* _Selected passage_:
+ + + +

Item 2. Identity and Background

Schedule 1 referenced in Item 2 is hereby amended and restated as Schedule 1 attached hereto.

 

Item 3. Source and Amount of Funds or Other Consideration

Item 3 is hereby amended and restated as follows:

The information in Item 4 of the Schedule 13D filed with the Securities and Exchange Commission on April 21, 2006 is incorporated herein by reference.

On April 18, 2006, the Reporting Person consummated the purchase of 8,452,918 shares of the Company from certain shareholders of the Company for a total consideration of $109,887,934.

On June 22, 2006, the Reporting Person consummated the purchase of 1,042,501 shares of the Company from a shareholder of the Company for total consideration of $16,429,815.76.

On December 20, 2006, the Reporting Person consummated the purchase of 650,088 shares of the Company from a shareholder of the Company, for total consideration of $8,451,144.00.

+ + + +

* _Dataset section_:

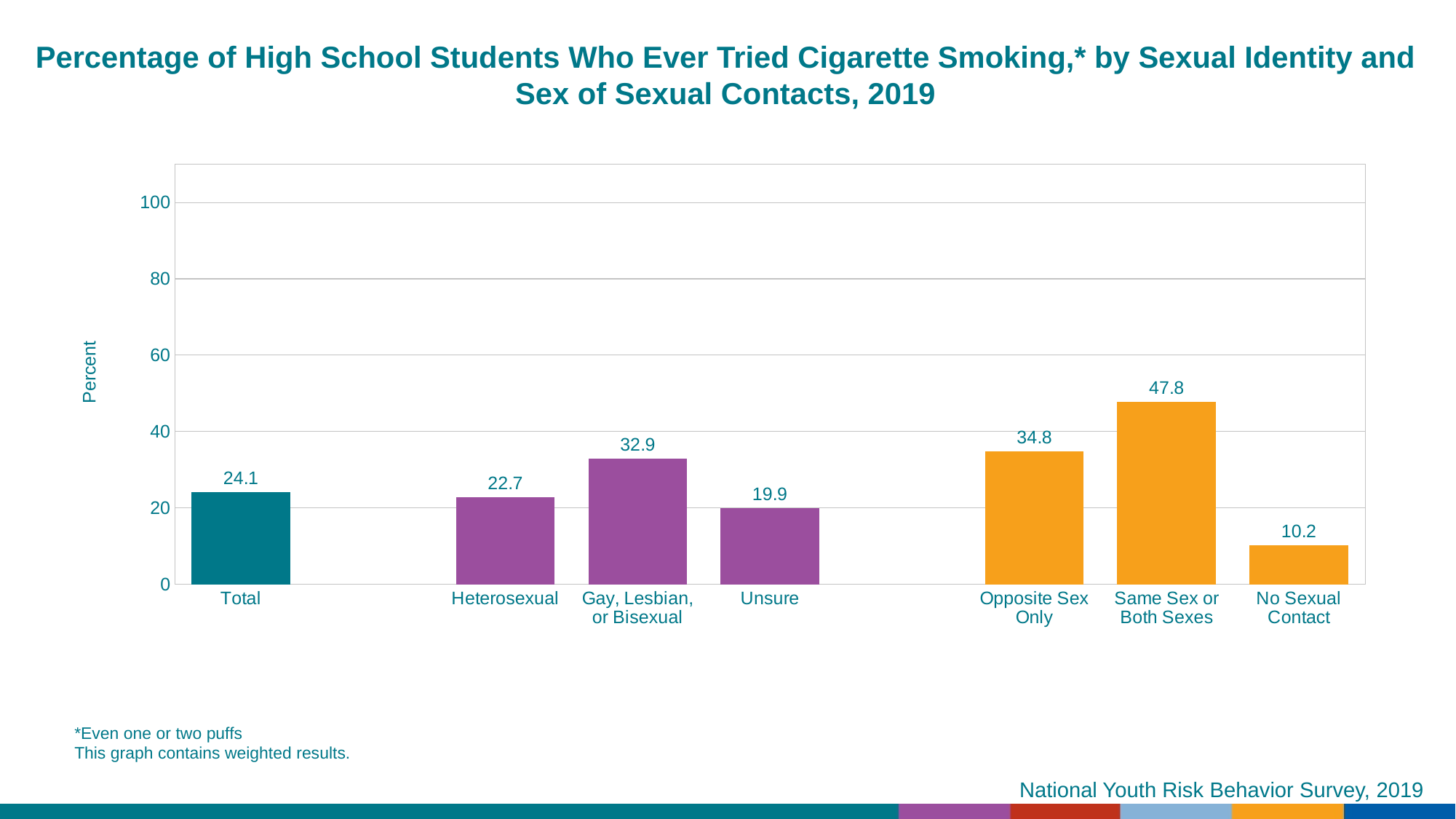
What is the value for Same Sex or Both Sexes? 47.8 Which category has the lowest value? No Sexual Contact What is the value for No Sexual Contact? 10.2 How many categories are shown on the chart? 7 What is the value for Gay, Lesbian, or Bisexual? 32.9 What is the value for Total? 24.1 Which category has the highest value? Same Sex or Both Sexes What kind of chart is shown on the slide? Bar chart Which is larger, the value for Heterosexual or the value for Unsure? Heterosexual What is the difference between the values for Same Sex or Both Sexes and Opposite Sex Only? 13.0 What is the difference between the values for Gay, Lesbian, or Bisexual and Heterosexual? 10.2 Is the value for Opposite Sex Only greater or less than 40? less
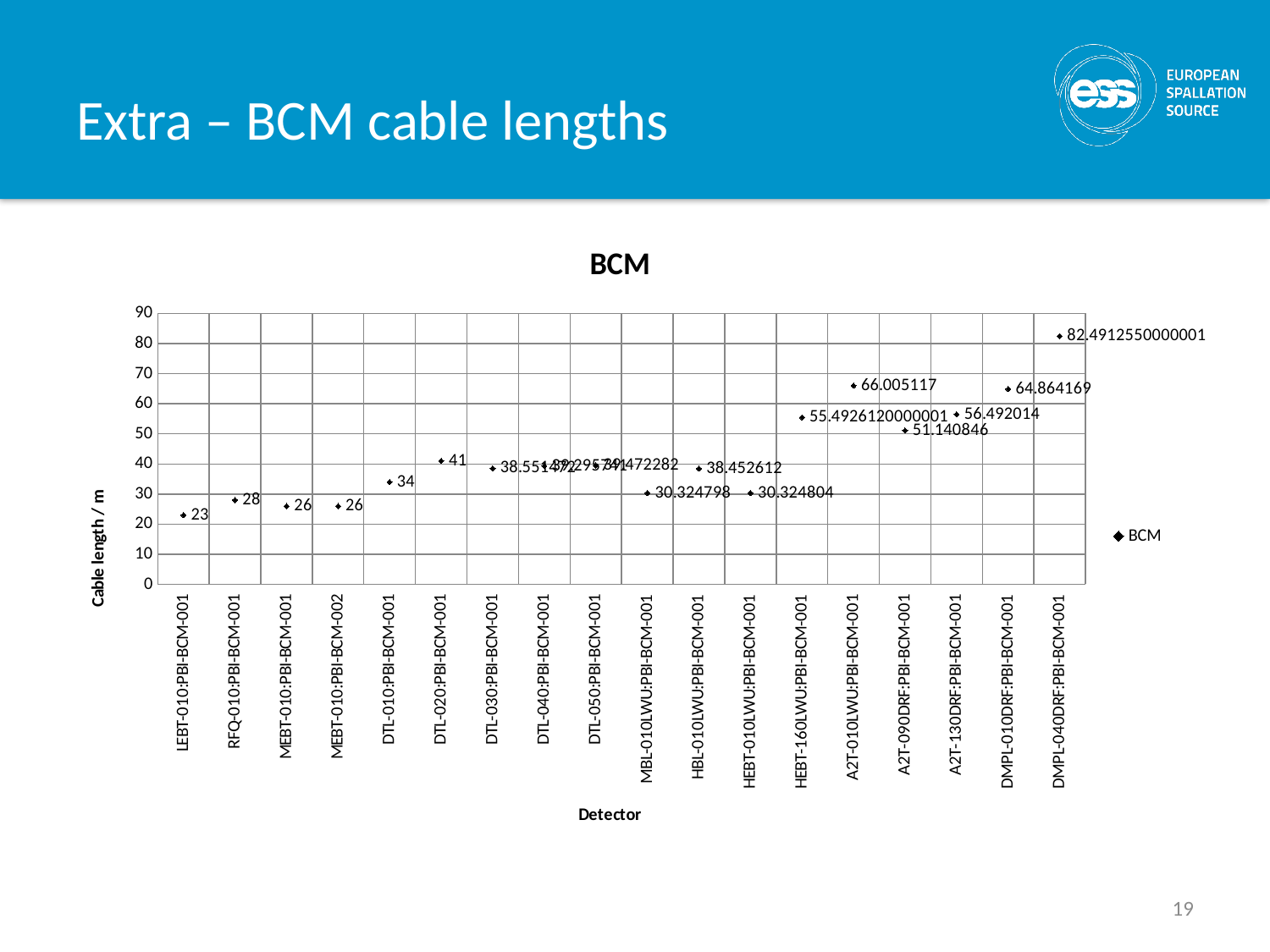
What is the cable length for A2T-090DRF:PBI-BCM-001? 51.140846 What is the cable length for A2T-010LWU:PBI-BCM-001? 66.005117 Which detector has the longest cable length? DMPL-040DRF:PBI-BCM-001 How many series does the legend list? 1 Which has a longer cable, DTL-010:PBI-BCM-001 or DMPL-010DRF:PBI-BCM-001? DMPL-010DRF:PBI-BCM-001 Is the cable length for HEBT-160LWU:PBI-BCM-001 greater or less than 50? greater What is the label of the y axis? Cable length / m What is the cable length for LEBT-010:PBI-BCM-001? 23 What is the cable length for DTL-020:PBI-BCM-001? 41 Which detector has the shortest cable length? LEBT-010:PBI-BCM-001 How many detectors are plotted on the chart? 18 What is the difference in cable length between RFQ-010:PBI-BCM-001 and LEBT-010:PBI-BCM-001? 5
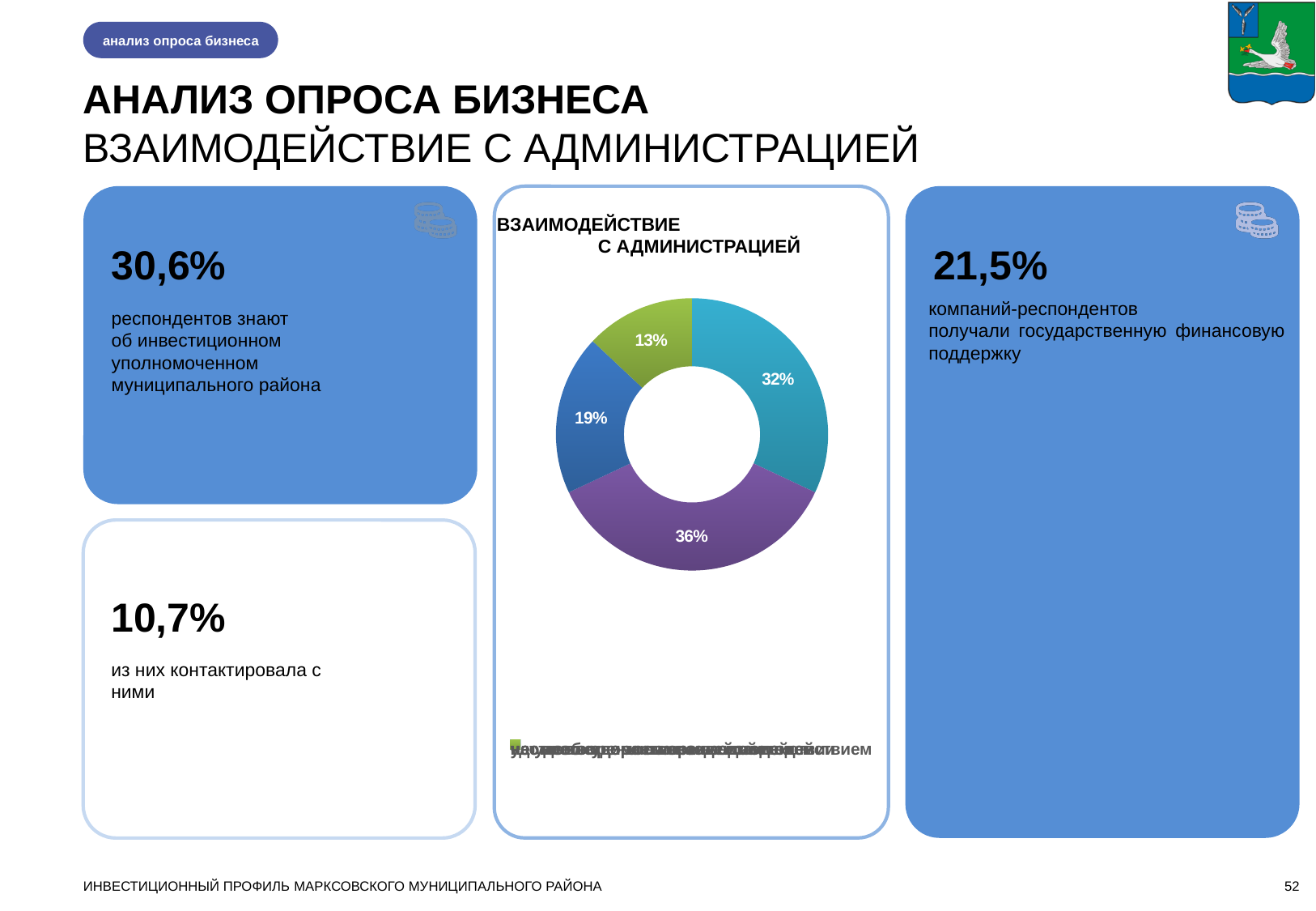
In the donut chart "ВЗАИМОДЕЙСТВИЕ С АДМИНИСТРАЦИЕЙ", what value is shown on the green slice? 13% How many slices does the donut chart "ВЗАИМОДЕЙСТВИЕ С АДМИНИСТРАЦИЕЙ" have? 4 In the donut chart "ВЗАИМОДЕЙСТВИЕ С АДМИНИСТРАЦИЕЙ", what is the value of the largest slice? 36% In the donut chart "ВЗАИМОДЕЙСТВИЕ С АДМИНИСТРАЦИЕЙ", which slice is larger: the teal slice or the dark blue slice? The teal slice (32%) In the donut chart "ВЗАИМОДЕЙСТВИЕ С АДМИНИСТРАЦИЕЙ", what value is shown on the purple slice? 36% In the donut chart "ВЗАИМОДЕЙСТВИЕ С АДМИНИСТРАЦИЕЙ", what do the four slice values (32%, 36%, 19%, 13%) add up to? 100% What kind of chart is shown in the centre of the slide under the title "ВЗАИМОДЕЙСТВИЕ С АДМИНИСТРАЦИЕЙ"? A pie (donut) chart In the donut chart "ВЗАИМОДЕЙСТВИЕ С АДМИНИСТРАЦИЕЙ", what value is shown on the dark blue slice? 19% What is the title of the donut chart in the centre of the slide? ВЗАИМОДЕЙСТВИЕ С АДМИНИСТРАЦИЕЙ In the donut chart "ВЗАИМОДЕЙСТВИЕ С АДМИНИСТРАЦИЕЙ", what value is shown on the teal (light blue) slice? 32% In the donut chart "ВЗАИМОДЕЙСТВИЕ С АДМИНИСТРАЦИЕЙ", what is the value of the smallest slice? 13% In the donut chart "ВЗАИМОДЕЙСТВИЕ С АДМИНИСТРАЦИЕЙ", what is the difference between the largest slice (36%) and the smallest slice (13%)? 23 percentage points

+ + + +

* _Requirement_:
Write the next part of the Schedule 13D amendment, starting after its final sentence about the December 20, 2006 share purchase.

* _Exercise response_:
On April 10, 2007, the Reporting Person consummated the purchase of 1,169,692 shares of the Company from certain shareholders of the Company for a total consideration of $15,205,996.

On April 14, 2008, the Reporting Person consummated the purchase of 1,000,000 shares of the Company from a shareholder of the Company for a total consideration of $13,000,000.

On June 23, 2008, the Reporting Person consummated the purchase of 200,000 shares of the Company from a shareholder of the Company, as set forth on Schedule 2, for a total consideration of $2,600,000.

On September 25, 2008, the Reporting Person consummated the purchase of 9,754,329 shares of the Company from a shareholder of the Company, as set forth on Schedule 2, for a total consideration of $126,806,277.

The purchase price for the shares in each of the above was funded by the Reporting Person from working capital and general corporate funds.

 

Item 5. Interest in Securities of the Issuer

Sub-Items (a) and (b) of Item 5 are hereby amended and restated as follows:

 

  (a) Pursuant to the stock purchase agreement, the Reporting Person has acquired 22,269,528 common shares of the Company, and currently owns an aggregate of 22,279,528 common shares of the Company (including 10,000 common shares owned prior to execution of the stock purchase agreement), which represents approximately 38.1% of the total common shares of the Company issued and outstanding as of September 25, 2008.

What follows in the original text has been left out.